== FRAGMENTO PROPORCIONADO ==

Aviones no tripulados rusos atacaron durante la noche la ciudad de Odesa, en el sur de Ucrania, impactando edificios residenciales y la red eléctrica. El bombardeo dejó seis personas heridas, entre ellas un niño pequeño y otros dos menores, informó el jefe de la administración militar regional, Oleh Kiper. Cuatro edificios de apartamentos resultaron dañados, y la empresa eléctrica DTEK reportó afectaciones significativas en dos de sus instalaciones, además de la destrucción de diez subestaciones en la región durante diciembre.
El ataque se produce mientras Rusia intensifica sus ofensivas de largo alcance contra zonas urbanas ucranianas. A medida que la invasión rusa se acerca a su cuarto aniversario, las fuerzas del Kremlin han renovado sus intentos de destruir la infraestructura energética, buscando dejar a la población sin calefacción ni agua potable en pleno invierno.
De acuerdo con Naciones Unidas, entre enero y noviembre de este año más de 2,300 civiles ucranianos murieron y más de 11,000 resultaron heridos, un incremento del 26% respecto al mismo período de 2024. Los ataques constantes coinciden con nuevos esfuerzos diplomáticos para lograr un alto al fuego.
El presidente de Estados Unidos, Donald Trump, se reunió el domingo en Florida con su homólogo ucraniano, Volodymyr Zelensky, y aseguró que un acuerdo de paz está “más cerca que nunca”. Zelensky planea continuar conversaciones la próxima semana con líderes europeos aliados de Ucrania.

===

### CONSIGNA DE TRABAJO 1
Transcribe de la noticia sobre el ataque a Odesa el pasaje que comienza con las palabras "Aviones no tripulados" y termina con "región durante diciembre.".
### CONSIGNA DE TRABAJO 2
Resume en dos oraciones la noticia sobre el ataque a Odesa.
### CONSIGNA DE TRABAJO 3
Prosigue la noticia sobre el ataque a Odesa a partir de su última oración.
Los datos constituyen un material aparte, independiente del fragmento sobre Odesa.

== REGISTRO DE DATOS ==

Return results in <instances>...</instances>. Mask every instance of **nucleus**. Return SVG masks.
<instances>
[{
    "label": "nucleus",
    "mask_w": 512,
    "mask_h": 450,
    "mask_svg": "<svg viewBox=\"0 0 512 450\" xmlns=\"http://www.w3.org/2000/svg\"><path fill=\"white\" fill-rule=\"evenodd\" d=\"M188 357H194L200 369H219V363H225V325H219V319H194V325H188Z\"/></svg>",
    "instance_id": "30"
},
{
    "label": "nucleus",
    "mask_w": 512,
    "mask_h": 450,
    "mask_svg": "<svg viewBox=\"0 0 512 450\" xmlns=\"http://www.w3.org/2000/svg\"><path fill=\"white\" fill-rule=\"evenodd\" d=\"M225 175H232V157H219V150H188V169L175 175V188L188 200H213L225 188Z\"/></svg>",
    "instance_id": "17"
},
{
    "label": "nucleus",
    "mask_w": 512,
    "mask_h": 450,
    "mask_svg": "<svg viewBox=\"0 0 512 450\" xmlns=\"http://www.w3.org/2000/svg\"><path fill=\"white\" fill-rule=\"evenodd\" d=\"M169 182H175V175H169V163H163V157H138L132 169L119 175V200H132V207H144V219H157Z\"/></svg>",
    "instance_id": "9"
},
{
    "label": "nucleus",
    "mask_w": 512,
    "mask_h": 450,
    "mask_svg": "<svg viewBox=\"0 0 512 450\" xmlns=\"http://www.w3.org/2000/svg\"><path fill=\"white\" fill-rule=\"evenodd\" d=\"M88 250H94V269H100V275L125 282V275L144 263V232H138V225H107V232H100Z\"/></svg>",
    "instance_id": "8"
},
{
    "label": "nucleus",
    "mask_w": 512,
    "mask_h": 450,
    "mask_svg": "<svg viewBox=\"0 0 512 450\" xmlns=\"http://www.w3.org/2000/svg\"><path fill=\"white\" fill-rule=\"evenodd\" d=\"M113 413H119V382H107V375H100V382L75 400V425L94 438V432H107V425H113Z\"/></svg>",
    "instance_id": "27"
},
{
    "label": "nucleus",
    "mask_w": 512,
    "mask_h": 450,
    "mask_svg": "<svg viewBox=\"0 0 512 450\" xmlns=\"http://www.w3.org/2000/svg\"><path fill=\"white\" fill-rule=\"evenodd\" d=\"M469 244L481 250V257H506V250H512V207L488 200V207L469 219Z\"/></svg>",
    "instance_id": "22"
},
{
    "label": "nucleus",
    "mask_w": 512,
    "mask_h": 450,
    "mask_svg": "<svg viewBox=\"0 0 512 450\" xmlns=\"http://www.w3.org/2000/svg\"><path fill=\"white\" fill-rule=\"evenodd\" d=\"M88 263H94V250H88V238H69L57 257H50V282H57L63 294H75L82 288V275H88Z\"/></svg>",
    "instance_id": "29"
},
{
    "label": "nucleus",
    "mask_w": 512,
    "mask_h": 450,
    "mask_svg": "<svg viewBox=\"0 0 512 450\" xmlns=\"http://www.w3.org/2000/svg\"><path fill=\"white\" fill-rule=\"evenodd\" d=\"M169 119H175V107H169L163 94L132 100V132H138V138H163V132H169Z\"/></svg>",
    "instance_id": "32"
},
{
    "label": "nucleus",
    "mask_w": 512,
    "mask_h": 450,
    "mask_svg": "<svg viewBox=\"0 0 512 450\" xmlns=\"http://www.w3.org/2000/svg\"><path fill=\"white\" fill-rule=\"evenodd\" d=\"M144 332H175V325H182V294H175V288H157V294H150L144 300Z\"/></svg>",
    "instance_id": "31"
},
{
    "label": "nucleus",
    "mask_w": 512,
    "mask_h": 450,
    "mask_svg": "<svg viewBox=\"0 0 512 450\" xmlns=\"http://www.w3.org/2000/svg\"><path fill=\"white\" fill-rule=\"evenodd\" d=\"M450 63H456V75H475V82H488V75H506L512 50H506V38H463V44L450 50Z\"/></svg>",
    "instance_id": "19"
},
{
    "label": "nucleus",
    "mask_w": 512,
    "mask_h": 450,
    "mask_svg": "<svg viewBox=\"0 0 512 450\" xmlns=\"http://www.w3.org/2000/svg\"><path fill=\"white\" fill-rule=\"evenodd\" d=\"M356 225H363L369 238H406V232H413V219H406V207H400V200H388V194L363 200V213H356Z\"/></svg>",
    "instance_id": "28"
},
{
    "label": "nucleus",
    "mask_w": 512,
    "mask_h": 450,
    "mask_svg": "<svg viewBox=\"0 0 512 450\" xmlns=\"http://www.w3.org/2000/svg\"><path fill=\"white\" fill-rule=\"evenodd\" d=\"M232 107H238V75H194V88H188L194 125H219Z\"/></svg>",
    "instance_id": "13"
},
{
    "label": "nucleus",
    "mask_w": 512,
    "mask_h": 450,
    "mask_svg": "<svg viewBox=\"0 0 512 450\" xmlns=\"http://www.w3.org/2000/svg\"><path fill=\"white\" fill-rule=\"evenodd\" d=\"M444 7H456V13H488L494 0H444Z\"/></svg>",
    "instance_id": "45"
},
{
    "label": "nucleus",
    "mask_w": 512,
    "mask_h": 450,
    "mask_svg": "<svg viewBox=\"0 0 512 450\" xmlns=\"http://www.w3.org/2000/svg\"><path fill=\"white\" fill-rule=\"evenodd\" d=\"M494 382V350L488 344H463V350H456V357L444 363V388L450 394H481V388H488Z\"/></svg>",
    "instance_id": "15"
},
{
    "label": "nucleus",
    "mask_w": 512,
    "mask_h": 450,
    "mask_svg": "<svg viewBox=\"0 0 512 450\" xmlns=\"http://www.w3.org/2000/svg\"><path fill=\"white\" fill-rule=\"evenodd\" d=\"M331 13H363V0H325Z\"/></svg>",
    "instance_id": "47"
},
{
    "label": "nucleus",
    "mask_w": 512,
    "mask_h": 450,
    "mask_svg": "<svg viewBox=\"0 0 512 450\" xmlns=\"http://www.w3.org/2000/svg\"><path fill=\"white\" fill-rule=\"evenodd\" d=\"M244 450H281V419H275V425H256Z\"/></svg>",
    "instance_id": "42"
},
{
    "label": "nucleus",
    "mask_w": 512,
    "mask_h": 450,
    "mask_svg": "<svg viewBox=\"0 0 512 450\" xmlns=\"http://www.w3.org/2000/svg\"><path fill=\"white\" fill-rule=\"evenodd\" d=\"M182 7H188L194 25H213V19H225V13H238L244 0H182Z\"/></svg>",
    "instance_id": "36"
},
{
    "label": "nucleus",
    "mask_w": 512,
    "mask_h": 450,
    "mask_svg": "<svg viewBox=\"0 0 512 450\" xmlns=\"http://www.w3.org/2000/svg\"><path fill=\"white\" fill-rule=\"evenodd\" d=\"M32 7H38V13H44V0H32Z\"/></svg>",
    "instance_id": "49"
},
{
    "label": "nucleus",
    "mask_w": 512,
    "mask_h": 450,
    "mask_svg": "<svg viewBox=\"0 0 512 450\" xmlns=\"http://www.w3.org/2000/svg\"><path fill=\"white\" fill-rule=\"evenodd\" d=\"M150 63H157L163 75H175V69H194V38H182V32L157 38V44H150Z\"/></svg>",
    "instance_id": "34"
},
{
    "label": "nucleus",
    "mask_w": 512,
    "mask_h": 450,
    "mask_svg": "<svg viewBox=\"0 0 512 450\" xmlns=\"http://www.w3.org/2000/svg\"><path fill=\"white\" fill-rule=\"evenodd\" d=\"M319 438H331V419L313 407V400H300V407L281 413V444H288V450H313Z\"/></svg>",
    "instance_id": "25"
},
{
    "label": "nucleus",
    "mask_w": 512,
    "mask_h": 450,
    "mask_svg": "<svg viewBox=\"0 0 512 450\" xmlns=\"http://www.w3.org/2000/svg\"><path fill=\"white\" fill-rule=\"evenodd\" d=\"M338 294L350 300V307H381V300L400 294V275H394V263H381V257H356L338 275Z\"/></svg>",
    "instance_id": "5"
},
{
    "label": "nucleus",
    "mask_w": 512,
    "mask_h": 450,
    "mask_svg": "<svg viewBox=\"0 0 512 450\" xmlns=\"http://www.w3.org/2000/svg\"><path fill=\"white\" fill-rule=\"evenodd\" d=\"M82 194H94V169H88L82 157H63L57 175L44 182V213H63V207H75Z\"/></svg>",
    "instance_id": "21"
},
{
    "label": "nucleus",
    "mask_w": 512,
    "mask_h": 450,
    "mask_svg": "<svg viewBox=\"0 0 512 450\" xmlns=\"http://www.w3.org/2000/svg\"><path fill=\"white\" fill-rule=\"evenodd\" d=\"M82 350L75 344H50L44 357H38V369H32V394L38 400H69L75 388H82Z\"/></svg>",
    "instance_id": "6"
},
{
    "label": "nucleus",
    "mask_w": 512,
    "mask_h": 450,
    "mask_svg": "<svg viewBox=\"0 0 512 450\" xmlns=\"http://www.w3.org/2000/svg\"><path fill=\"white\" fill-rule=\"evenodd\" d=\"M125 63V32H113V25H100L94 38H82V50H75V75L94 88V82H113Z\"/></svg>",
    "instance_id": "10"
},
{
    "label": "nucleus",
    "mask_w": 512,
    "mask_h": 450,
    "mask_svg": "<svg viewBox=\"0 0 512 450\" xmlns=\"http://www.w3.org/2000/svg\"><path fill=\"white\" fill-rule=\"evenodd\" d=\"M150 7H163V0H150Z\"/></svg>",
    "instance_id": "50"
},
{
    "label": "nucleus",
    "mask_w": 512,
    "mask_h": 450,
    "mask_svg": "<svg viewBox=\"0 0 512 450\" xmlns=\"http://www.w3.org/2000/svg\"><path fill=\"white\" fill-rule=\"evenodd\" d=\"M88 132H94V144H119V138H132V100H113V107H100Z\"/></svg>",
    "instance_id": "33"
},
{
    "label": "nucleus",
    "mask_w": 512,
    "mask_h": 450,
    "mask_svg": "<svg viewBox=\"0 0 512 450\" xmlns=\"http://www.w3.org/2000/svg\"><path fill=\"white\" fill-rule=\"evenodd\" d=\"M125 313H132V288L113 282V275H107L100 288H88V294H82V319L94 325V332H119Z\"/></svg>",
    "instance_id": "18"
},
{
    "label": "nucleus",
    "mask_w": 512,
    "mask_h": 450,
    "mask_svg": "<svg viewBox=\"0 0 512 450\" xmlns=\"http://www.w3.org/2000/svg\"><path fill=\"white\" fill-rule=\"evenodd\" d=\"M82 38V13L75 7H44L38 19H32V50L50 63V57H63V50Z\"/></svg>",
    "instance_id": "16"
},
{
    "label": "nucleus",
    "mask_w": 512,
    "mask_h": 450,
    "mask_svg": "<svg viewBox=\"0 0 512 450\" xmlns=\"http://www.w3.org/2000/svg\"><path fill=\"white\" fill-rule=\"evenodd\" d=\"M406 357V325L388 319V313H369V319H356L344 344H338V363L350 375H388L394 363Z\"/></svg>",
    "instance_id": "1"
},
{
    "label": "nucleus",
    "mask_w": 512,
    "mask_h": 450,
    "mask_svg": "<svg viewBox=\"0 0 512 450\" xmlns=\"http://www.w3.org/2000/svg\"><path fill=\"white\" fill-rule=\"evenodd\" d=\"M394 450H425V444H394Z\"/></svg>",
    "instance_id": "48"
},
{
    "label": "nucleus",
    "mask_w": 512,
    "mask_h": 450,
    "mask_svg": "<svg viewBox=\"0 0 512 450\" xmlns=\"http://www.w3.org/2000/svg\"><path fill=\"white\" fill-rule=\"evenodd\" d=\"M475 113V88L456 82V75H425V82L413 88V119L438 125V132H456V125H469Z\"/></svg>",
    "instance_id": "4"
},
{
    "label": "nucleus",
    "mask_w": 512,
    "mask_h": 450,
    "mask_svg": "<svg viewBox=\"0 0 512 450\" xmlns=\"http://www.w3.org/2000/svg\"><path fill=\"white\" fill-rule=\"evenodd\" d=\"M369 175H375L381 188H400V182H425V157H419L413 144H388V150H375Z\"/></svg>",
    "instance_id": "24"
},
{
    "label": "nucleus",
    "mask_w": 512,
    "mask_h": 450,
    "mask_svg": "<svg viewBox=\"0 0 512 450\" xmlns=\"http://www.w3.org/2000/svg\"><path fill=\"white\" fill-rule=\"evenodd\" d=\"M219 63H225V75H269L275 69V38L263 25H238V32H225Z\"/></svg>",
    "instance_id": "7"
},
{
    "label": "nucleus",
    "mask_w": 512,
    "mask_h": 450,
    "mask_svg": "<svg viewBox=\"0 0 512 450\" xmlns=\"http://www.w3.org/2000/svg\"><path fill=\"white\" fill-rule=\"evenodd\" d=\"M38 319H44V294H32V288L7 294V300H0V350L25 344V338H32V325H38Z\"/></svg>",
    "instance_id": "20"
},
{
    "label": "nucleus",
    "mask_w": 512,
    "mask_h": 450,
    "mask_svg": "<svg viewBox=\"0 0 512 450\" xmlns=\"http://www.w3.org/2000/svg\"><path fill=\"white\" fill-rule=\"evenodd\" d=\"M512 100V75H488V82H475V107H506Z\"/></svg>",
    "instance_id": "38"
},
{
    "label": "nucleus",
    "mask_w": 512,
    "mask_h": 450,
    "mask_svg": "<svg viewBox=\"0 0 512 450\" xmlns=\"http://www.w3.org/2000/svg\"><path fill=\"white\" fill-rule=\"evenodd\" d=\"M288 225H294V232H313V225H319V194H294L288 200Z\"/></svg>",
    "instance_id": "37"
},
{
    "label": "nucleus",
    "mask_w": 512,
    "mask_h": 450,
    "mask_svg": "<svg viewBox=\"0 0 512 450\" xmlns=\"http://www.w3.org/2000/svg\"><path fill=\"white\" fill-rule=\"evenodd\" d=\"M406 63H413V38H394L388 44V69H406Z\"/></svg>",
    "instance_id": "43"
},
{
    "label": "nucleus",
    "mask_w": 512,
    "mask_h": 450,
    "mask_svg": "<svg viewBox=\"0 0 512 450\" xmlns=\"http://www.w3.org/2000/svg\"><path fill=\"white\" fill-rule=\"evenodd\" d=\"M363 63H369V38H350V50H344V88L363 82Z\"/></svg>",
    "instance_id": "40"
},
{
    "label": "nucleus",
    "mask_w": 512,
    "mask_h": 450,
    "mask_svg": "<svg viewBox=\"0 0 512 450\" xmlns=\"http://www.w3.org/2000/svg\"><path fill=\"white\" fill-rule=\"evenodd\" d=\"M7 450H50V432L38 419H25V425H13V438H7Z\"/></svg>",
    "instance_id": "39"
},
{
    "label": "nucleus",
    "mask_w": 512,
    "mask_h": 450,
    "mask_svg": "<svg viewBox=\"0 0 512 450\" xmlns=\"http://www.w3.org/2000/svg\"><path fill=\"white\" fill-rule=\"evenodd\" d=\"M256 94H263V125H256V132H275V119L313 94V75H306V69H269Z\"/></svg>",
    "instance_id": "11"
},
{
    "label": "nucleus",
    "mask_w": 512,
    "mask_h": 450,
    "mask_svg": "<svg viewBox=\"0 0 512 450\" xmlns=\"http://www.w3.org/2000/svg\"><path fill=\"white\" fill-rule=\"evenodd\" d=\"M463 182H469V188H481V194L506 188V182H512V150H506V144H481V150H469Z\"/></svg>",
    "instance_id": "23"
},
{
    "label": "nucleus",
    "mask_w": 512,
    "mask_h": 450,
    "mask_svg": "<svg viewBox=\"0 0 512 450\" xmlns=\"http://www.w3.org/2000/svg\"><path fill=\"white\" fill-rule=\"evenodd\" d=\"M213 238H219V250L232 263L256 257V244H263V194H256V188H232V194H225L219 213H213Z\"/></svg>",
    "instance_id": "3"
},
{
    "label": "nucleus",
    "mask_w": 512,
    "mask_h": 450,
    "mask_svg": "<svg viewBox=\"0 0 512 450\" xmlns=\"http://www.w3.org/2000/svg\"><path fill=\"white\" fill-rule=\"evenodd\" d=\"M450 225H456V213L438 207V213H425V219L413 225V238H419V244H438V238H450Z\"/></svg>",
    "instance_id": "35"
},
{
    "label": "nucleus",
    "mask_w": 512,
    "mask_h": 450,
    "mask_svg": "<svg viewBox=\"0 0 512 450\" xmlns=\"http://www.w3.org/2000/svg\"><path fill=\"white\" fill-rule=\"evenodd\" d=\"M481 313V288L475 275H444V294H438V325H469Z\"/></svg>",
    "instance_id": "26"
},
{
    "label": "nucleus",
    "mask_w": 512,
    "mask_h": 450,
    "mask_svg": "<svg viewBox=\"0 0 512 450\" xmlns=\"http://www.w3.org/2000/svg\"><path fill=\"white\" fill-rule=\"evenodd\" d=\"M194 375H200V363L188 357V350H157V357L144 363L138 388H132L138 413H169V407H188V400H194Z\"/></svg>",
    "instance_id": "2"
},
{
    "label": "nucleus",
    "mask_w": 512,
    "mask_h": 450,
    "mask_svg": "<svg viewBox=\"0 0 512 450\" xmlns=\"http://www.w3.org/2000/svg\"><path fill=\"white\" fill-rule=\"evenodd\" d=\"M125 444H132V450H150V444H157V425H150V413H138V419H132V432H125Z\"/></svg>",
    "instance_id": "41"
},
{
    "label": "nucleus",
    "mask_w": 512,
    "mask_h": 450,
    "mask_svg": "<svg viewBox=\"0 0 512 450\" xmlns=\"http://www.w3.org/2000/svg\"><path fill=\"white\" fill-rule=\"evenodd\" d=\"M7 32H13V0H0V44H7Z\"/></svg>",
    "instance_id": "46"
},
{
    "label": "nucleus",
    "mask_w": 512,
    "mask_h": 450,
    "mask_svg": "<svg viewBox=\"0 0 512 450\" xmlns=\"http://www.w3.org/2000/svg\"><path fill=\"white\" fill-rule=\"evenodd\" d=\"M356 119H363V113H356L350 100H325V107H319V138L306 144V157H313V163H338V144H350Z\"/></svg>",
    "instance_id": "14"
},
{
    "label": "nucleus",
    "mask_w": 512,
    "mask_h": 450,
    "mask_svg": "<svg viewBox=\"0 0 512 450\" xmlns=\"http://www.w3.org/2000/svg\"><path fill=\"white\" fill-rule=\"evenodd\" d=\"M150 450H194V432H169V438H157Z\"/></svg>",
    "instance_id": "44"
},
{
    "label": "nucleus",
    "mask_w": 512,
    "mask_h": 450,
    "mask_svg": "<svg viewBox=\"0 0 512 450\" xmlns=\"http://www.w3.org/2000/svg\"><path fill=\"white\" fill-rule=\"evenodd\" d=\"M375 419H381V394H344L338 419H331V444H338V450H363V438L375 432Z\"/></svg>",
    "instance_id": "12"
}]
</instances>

===

### RESULTADO 1
Aviones no tripulados rusos atacaron durante la noche la ciudad de Odesa, en el sur de Ucrania, impactando edificios residenciales y la red eléctrica. El bombardeo dejó seis personas heridas, entre ellas un niño pequeño y otros dos menores, informó el jefe de la administración militar regional, Oleh Kiper. Cuatro edificios de apartamentos resultaron dañados, y la empresa eléctrica DTEK reportó afectaciones significativas en dos de sus instalaciones, además de la destrucción de diez subestaciones en la región durante diciembre.

### RESULTADO 2
Aviones no tripulados rusos atacaron Odesa durante la noche, hirieron a seis personas, entre ellas tres menores, y dañaron edificios de apartamentos y la red eléctrica. El ataque se enmarca en la intensificación de las ofensivas rusas contra la infraestructura energética ucraniana y coincide con nuevos esfuerzos diplomáticos para un alto al fuego, como la reunión de Trump y Zelensky en Florida.

### RESULTADO 3
En paralelo, Moscú acusó a Kiev de intentar atacar la residencia del presidente Vladímir Putin con 91 drones. Ucrania negó las acusaciones, calificándolas de intento para frenar las negociaciones. El mayor general Alexander Romanenkov presentó un mapa de las rutas de vuelo de los drones derribados, aunque dichos reportes no pudieron verificarse de forma independiente. La jefa de política exterior de la Unión Europea, Kaja Kallas, tildó la denuncia rusa de “distracción deliberada”.
Zelensky también anunció que Rumania y Croacia se unieron al fondo de la Lista de Requisitos Prioritarios de Ucrania (PURL), destinado a comprar armas estadounidenses mediante aportaciones de países de la OTAN, excepto Estados Unidos. El fondo ha recaudado 4,300 millones de dólares desde agosto, de los cuales casi 1,500 millones se obtuvieron solo en diciembre.
La Fuerza Aérea ucraniana informó que Rusia lanzó 127 drones sobre el país en una sola noche, de los cuales 101 fueron interceptados. Rusia, por su parte, aseguró haber derribado 86 drones ucranianos en su territorio, incluyendo la península de Crimea. Un ataque ucraniano provocó un incendio en una refinería de la región rusa de Krasnodar, que fue controlado rápidamente, según las autoridades locales.